When you send a request to /api/stream with "npc": "researcher", the researcher NPC can invoke its web_search tool during the response. Tool calls and results are tracked and stored alongside the conversation.

Complex Workflows with Jinxes

Jinxes are multi-step prompt pipelines defined in YAML. When served through the API, they can chain LLM calls, tool invocations, and template rendering.

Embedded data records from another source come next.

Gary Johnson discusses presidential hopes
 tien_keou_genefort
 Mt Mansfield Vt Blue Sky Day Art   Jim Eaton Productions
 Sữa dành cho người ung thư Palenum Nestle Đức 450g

First, define a jinx file at ~/.npcsh/npc_team/jinxes/research_report.jinx:

jinx_name: research_report
description: Research a topic and write a structured report.
inputs:
  - name: topic
    description: The topic to research
    default: "artificial intelligence"
  - name: depth
    description: How detailed the report should be
    default: "medium"
steps:
  - name: research
    prompt: |
      Research the following topic thoroughly: {{ topic }}
      Depth level: {{ depth }}
      Provide key findings, statistics, and recent developments.

  - name: outline
    prompt: |
      Based on this research: {{ research }}
      Create a structured outline for a report on {{ topic }}.

  - name: report
    prompt: |
      Using this outline: {{ outline }}
      Write a complete report. Include an introduction, body sections,
      and conclusion.

Then execute it through the API:

curl -X POST http://localhost:5337/api/jinx/execute \
  -H "Content-Type: application/json" \
  -d '{
    "jinxName": "research_report",
    "jinxArgs": [
      {"name": "topic", "value": "quantum computing"},
      {"name": "depth", "value": "detailed"}
    ],
    "conversationId": "jinx-conv-001",
    "model": "gemma3:4b",
    "provider": "ollama"
  }'

Each step in the jinx executes sequentially. Output variables from earlier steps (like {{ research }} and {{ outline }}) are automatically available in later step prompts via Jinja2 templating. The final response includes the output of the last step along with all intermediate results.